▸ Try it
Reproduce the entries in full. Exclude all images from the copy.

▸ Provided entries
————

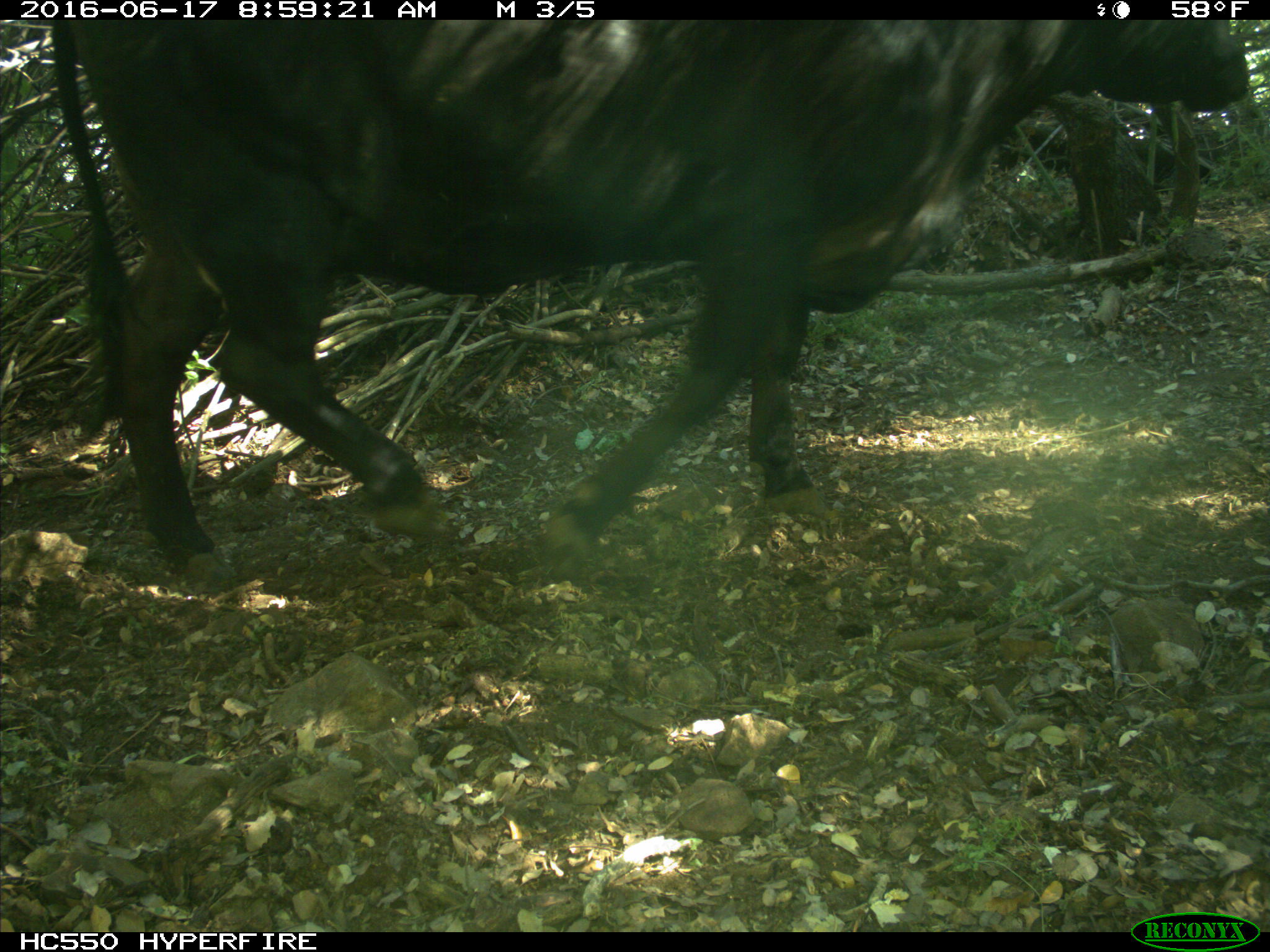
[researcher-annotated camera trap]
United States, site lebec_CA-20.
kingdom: Animalia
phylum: Chordata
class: Mammalia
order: Artiodactyla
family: Bovidae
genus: Bos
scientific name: Bos taurus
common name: domestic cow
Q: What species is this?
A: Bos taurus (domestic cow).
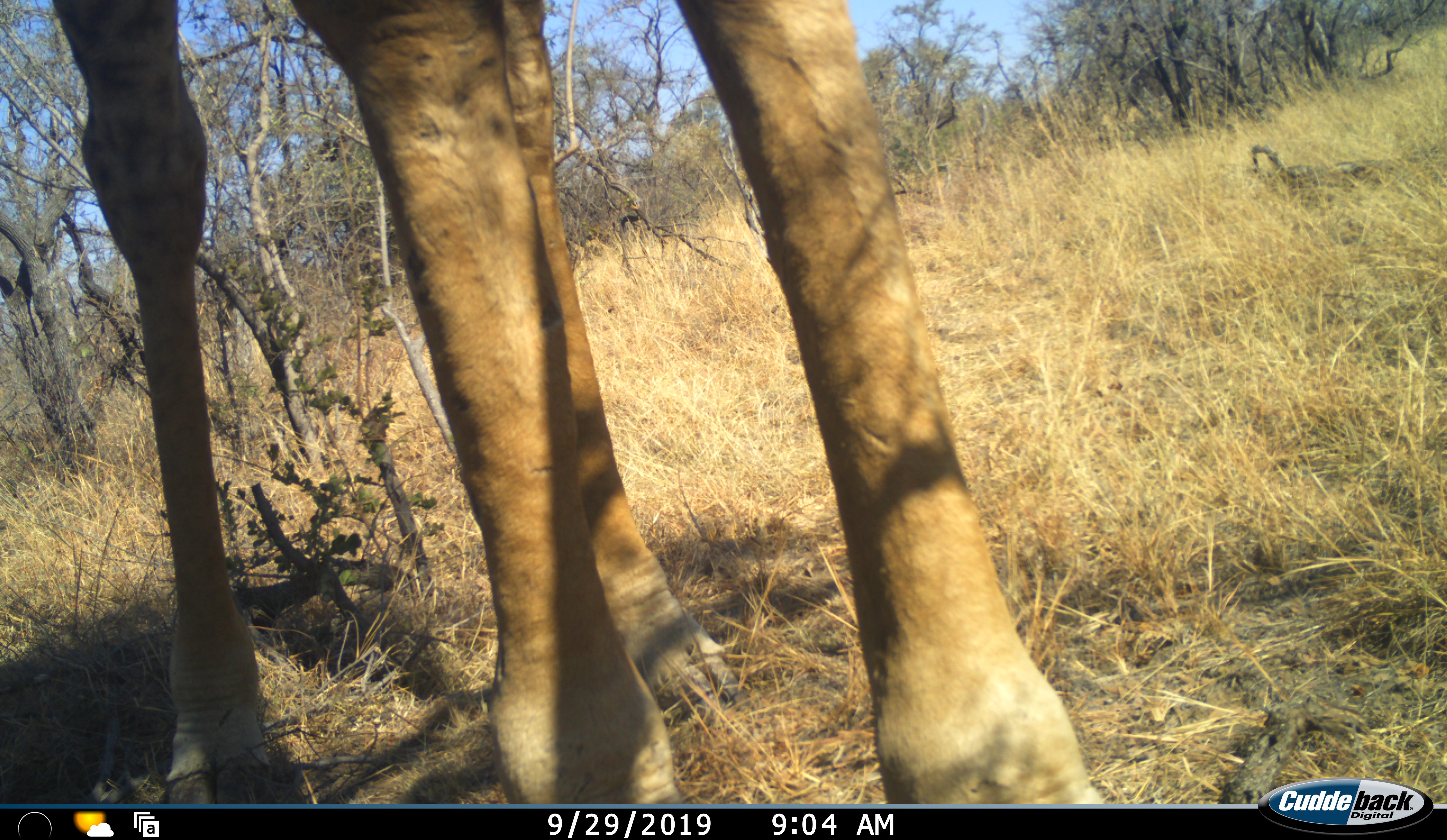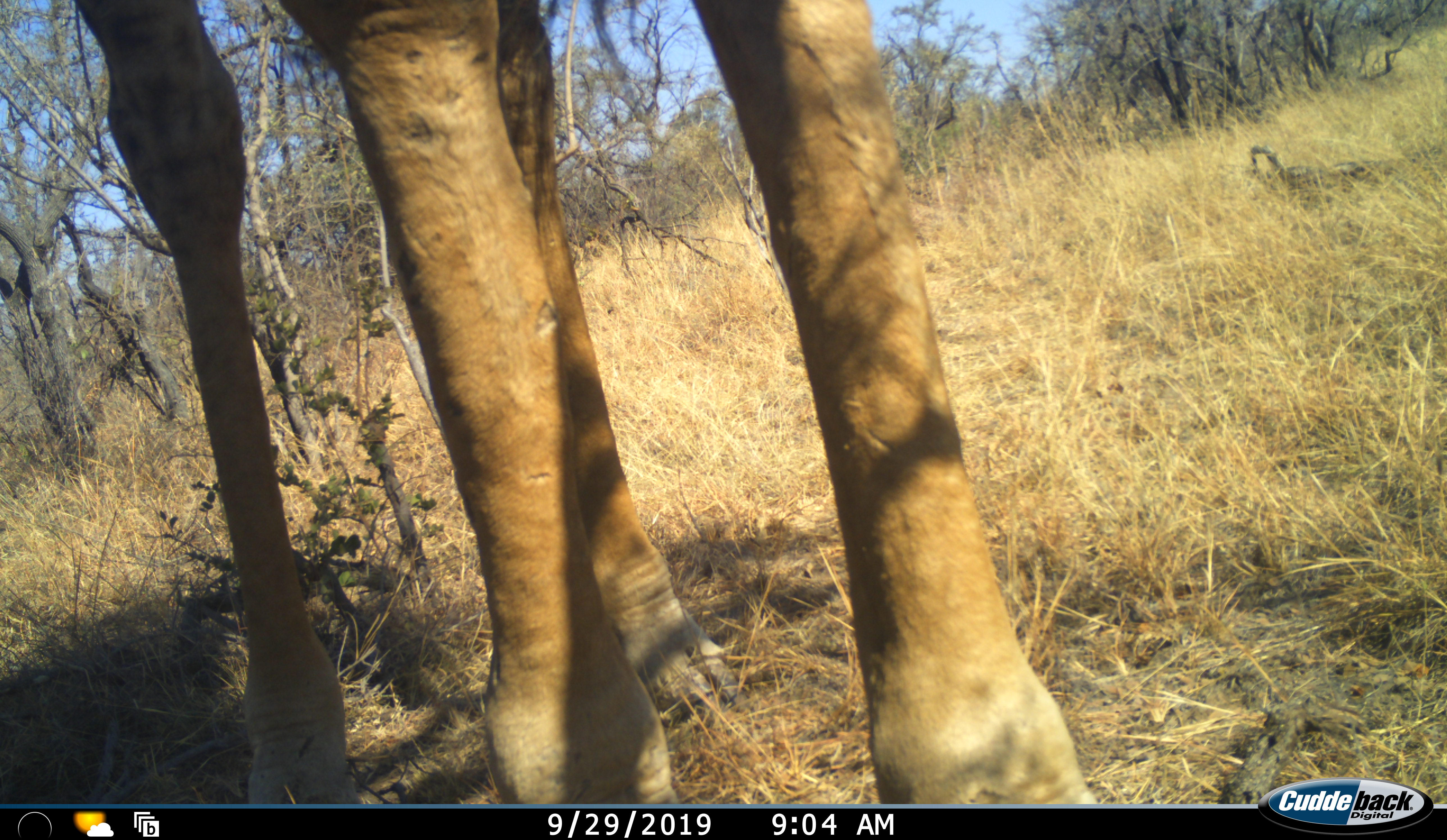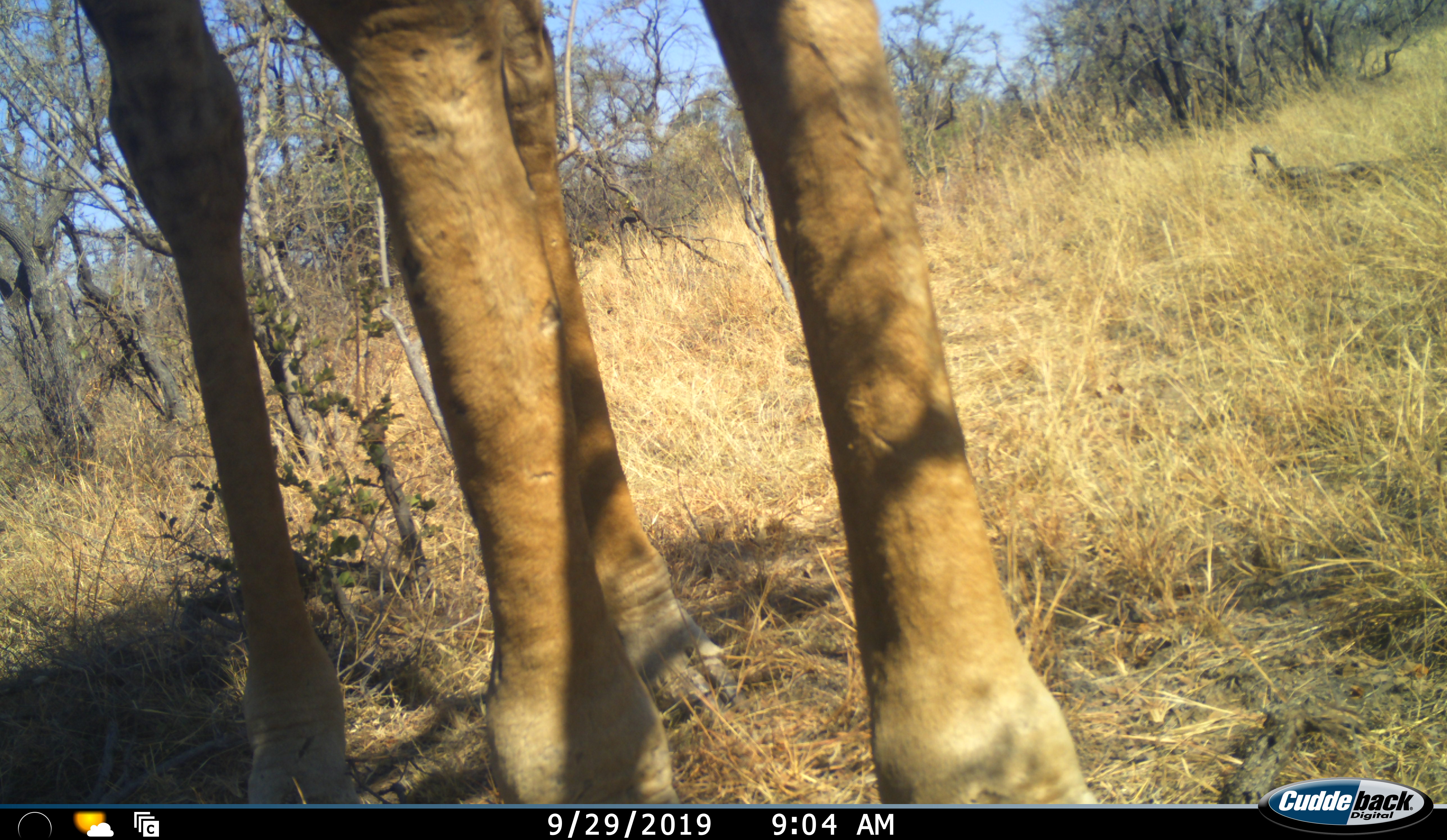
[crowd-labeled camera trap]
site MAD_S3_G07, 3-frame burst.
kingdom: Animalia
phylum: Chordata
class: Mammalia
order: Artiodactyla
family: Giraffidae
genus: Giraffa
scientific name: Giraffa camelopardalis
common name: giraffe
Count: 1.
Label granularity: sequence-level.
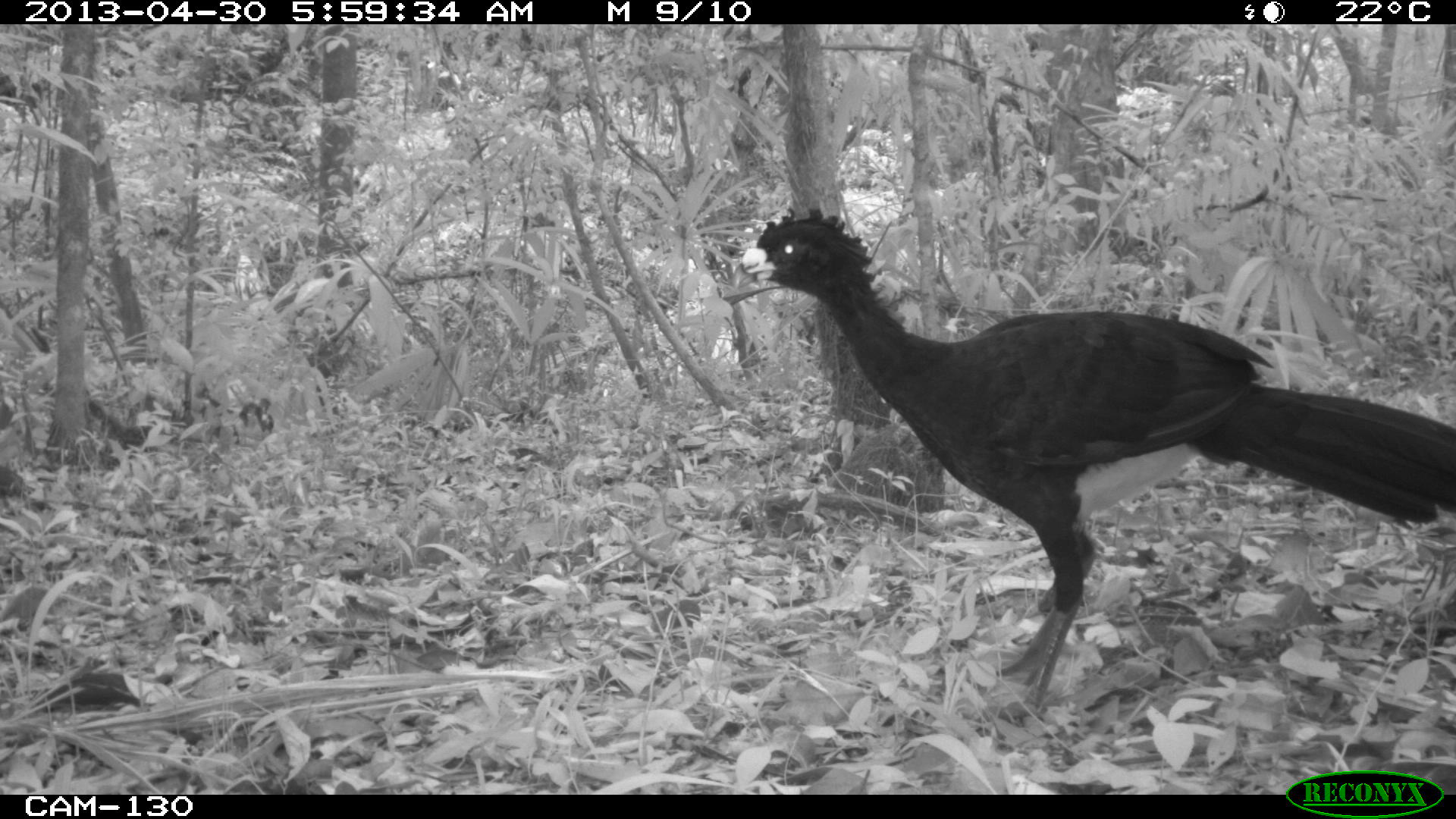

————

▸ Response
[researcher-annotated camera trap]
United States, site lebec_CA-20.
kingdom: Animalia
phylum: Chordata
class: Mammalia
order: Artiodactyla
family: Bovidae
genus: Bos
scientific name: Bos taurus
common name: domestic cow
Q: What species is this?
A: Bos taurus (domestic cow).
[crowd-labeled camera trap]
site MAD_S3_G07, 3-frame burst.
kingdom: Animalia
phylum: Chordata
class: Mammalia
order: Artiodactyla
family: Giraffidae
genus: Giraffa
scientific name: Giraffa camelopardalis
common name: giraffe
Count: 1.
Label granularity: sequence-level.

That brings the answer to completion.